The block of granite had all the potential in the world...
It was 1501. Columbus was preparing for his fourth voyage in his rediscovery of the New World, the future Henry VIII was a young teenager in England, and Michelangelo and Leonardo da Vinci were dueling geniuses in Italy.
This was an unusually superb block of granite. It was brought to Florence, Italy and towered just over twenty-six feet. All it needed was the skill of a master sculptor.
It so happened that Michelangelo was in another city working on another commission at the time, so enter one Maestro Simone da Fiesole. Commissioned by the wardens of a Florence cathedral, Fiesole began his work in the 1490s. He set out to sculpt a giant. This did not go well. He hacked a hole between the legs, and mishit in so many different areas with such an ill-conceived plan, that this incredible block of granite was reduced to a misshapen mass of ruin.
It was dumped in the yard of the cathedral and there gathered time.
Michelangelo caught wind of this massive and magnificent stone and the torture it had endured at the hands of Fiesole. Such a great stone is to a sculptor like an idea is to a writer or a daunting mountain is to a climber...a great challenge and a grand opportunity all at once. This kind did not come along very often. He traveled home to take a look.
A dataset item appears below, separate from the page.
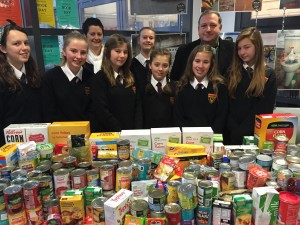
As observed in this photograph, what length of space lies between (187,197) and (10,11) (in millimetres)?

He was shown to the yard where the granite lay undisturbed since its brutal scarring. The genius looked it over. He spent time with the block...studied it. He saw it for what it was...and then he began to envision something new. Whereas most saw a mess that one sculptor had given up on, Michelangelo saw...possibility.
Florence was a small, turbulent republic that large nations constantly played catch with in their game of empire. She was a lesser pawn, a comparatively insignificant relic that others rode roughshod over and laid waste on their way to something bigger and better. She was a petty nuisance really.
Michelangelo meditated on this block and began to envision-out of this agonizing, mistake-filled, clumsy piece of rock-a statement for his beloved city. He envisioned the underdog's underdog.
In 1501 he set to work. And in 1504 he unveiled one of the most famous statues in the history of man...indeed his masterpiece...David.
Mistakes are fuel to the great, obstacles to the weak. To hate mistakes is to disdain glory and despise success...even when the mistakes are somebody else's.
You don't have to be a genius to create a David out of a heap...that's just a bonus. What you do need is a little imagination.